C’était en 1994. Un "marin marri" écumait les rades avec ses notes et ses potes, y déversait sa rage, déserteur trentenaire de ces boulots "dont il avait démissionné ou s’était fait virer". Quittant la terre ferme, Miossec retrouvait l’équilibre et lançait à la mer des bouteilles, cassettes échouées sur la plage des labels et des médias. Douze ans après, l’artiste glisse sur un succès insensible aux vagues capricieuses des tendances. Sa manière de travailler, elle, n’a pas changé : "underground".
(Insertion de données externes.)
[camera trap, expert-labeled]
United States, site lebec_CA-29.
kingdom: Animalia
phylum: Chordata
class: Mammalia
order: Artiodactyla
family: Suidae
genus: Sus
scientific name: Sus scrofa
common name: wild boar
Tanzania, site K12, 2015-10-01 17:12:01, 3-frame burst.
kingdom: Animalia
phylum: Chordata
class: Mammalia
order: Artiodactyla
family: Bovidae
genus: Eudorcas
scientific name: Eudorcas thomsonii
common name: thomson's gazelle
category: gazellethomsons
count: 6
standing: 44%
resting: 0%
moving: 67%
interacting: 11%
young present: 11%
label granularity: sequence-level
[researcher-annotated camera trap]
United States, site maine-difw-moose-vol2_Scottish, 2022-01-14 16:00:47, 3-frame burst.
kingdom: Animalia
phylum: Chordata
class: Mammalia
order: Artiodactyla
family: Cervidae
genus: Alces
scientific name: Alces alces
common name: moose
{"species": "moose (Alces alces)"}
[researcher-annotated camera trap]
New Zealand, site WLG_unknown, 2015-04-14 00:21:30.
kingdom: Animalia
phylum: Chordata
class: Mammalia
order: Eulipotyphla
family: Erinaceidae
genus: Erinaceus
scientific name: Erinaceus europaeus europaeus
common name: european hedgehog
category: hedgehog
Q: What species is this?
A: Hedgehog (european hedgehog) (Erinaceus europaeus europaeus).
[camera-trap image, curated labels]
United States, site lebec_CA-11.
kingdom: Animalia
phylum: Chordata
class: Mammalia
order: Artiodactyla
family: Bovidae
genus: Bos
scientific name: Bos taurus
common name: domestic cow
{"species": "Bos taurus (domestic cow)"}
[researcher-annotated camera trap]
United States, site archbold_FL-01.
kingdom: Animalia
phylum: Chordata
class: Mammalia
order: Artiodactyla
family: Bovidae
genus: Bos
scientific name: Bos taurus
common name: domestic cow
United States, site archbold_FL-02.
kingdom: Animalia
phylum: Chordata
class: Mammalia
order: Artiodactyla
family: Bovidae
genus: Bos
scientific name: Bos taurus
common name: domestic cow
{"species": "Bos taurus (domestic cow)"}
Démuni de téléphone portable et d’accès internet, Miossec reste fidèle à Pias, label originel et familial avec lequel il "a grandi", malgré l’insistance des majors à le dévoyer. Surtout, le chanteur, modeste, s’étonne plus qu’il ne s’impose : "Ça fait douze ans que je m’exprime. Chanter, c’est un peu trop. Mais si on me dit tu dégages, je dégage. Je suis pas du genre à insister : ‘écoutez-moi je suis intéressant !’".
Un album assumé
Voici donc le Breton en train de courir le marathon médiatique. Enfin, "pas tant que ça". Ce jour là, il n’a "que" "deux, euh…trois" interviews. Miossec choisit. "Les entretiens d’un quart d’heure, à la chaîne, ça n’a pas de sens. J’aime rentrer dedans, passer un moment". Et se perdre dans des divagations, chemins de traverse, où s’inventent d’autres Miossec. "En temps normal, je ne parle pas de moi. C’est bien de transformer un exercice contraignant en quelque chose d’agréable. Ça permet de mettre des trucs en branle, je suis obligé d’analyser mon boulot."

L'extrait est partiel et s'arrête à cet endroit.